The "pay-off" for these bipartisan works and dozens of other monetary bills and acts, was to benefit everyone, even if the US ruling class had to outsource and offshore every job not nailed to the floor, and give Joe Average more "service" work (flipping burgers and wiping butts for minimum wage). And wouldn't ya know it, at the same time we had to import illegal workers to do the jobs Americans would not do - you know, like construction, landscaping, farming, housekeeping, nanny work .... and taxes rose on the lower classes from 11% to 15% - oops.

Meanwhile back at the White's House ,Clinton was signing Nafta and shafta. Clinton continued the Reaganista dreams, as overseer of central-bank autonomy, deregulated markets, liberalized capital flows, free trade, and privatization. Not to mention spending your tax dollars to bailout other economies such as Russia, Japan, Mexico, Indonesia, Argentina, Brazil and Uruguay. Most bailouts were under the auspice of the IMF but the US holds a lot of "quota" and voting power for who does and does not get loans.

The IMF, along with World Bank, are dirty words in "progressive" circles, although most followers carrying those "down with IMF/WB" signs are quite clueless as to how the world works. Sometimes I wonder why all the hue and cry because The World Bank is pledged to the UN-backed Millennium Development Goals, to reduce poverty - a goal and organization which progressives claim to support and look to for UN approval.

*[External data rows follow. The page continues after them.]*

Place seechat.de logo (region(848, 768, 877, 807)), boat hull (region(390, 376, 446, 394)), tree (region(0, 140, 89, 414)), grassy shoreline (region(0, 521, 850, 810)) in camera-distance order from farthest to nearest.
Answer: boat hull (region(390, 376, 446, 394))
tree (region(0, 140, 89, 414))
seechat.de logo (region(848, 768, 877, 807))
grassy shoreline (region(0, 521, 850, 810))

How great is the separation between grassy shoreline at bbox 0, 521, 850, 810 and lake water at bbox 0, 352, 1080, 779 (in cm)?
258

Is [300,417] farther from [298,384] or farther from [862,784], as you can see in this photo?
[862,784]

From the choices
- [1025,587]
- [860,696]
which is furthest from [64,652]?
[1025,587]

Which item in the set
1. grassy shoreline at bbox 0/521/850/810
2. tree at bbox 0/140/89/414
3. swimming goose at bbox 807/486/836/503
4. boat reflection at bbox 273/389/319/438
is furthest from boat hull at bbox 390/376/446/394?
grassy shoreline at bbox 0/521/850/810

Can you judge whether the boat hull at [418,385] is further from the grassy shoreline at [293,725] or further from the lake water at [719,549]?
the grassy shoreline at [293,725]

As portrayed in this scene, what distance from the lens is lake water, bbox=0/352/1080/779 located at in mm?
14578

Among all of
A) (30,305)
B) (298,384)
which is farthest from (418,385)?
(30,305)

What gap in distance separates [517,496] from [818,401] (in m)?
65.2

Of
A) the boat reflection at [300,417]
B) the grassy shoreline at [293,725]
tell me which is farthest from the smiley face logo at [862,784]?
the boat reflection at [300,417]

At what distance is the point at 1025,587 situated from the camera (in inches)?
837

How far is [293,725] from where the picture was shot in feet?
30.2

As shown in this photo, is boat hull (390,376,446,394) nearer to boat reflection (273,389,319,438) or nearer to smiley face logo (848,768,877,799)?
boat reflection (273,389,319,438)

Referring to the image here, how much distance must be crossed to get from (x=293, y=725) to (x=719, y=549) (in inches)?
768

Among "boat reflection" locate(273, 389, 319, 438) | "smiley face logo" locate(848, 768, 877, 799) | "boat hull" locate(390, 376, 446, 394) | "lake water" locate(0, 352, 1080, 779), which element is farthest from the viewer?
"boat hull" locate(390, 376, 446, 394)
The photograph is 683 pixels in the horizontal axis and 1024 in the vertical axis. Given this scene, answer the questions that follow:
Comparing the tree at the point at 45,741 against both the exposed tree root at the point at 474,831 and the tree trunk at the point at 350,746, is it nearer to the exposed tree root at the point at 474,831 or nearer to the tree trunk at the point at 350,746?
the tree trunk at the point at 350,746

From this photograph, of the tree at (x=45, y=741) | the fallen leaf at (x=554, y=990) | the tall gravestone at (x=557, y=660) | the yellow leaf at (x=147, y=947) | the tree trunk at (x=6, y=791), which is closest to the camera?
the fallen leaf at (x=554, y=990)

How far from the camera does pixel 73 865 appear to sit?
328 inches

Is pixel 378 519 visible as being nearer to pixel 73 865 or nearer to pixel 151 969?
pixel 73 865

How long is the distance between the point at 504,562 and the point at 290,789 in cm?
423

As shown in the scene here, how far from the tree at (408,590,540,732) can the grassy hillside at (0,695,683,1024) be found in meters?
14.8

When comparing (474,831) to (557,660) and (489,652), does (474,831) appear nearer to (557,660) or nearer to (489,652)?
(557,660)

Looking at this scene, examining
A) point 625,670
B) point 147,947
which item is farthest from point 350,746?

Critics of IMF/WB argue that loans and long-term agreements lock countries into aid dependency. Shusssssh - kind of like the locked in welfare dependency here in the 'hood. And the World Bank was good enough for Obama's flowerchild mama to work as a consultant for .... so by golly it should be good enough for today's progressives.

It is the developing world and giants such as India and China who want more IMF/WB powers. So while progressive anti-globalization icons are shouting down with IMF/WB their goal is not to end globalization but to make it better globalization. With them in charge of doling out the money - just changing the faces of the money changers.

Pinkster Medea Benjamin calls IMF/WB and WTO the "unholy trinity." In this interview she preaches the usual sermon about putting more money into public programs, otherwise known as the war on poverty, which we know is a failure, and by the way all the "humanitarian aid" from do-gooders has killed more people in Africa than the US military ever will.

The trendy election cycle mantra for grassrooters is mo' money for infrastructure and healthcare. Infrastructure - what does that mean to Joe Average? Roads, schools, hospitals? Don't ask me why healthcare and infrastructure were not hotly targeted for "change" when the Clintons, the democrats, and progressives were living in the White House for 8 years.

National Priorities has an interesting interactive chart. Pull down the State and city and see how much the median income family spends on defense, education, health, etc. Not mentioned is how much tax refund the median income family receives, if any. The top 4 costs on locations I checked were the military, health, payment on national debt, and anti-poverty programs, in that order. Education and social services held the 5th spot.

You can also select and see what the trade-offs would be. For instance, if the State of California used the FY 2009 tax cut for the richest 10% for housing instead - they could provide 44,000 affordable housing units. Who will pay shady contractors for rehabbing the units every couple of years is any one's guess. Nor is there any description of the size or type of units this trade-off would provide or how many years would pass before taxpayers get to fund gentrification of the area. See Cabrini Green and Obama. "Affordable housing" is feel-good code for da projects and/or other shoddy government housing.

The costs of the military, health/education, welfare, have remained pretty constant the past 15 years, at least according to this chart.















But be afraid, very afraid - because fear and blame are all that motivates the public to vote every 4 years.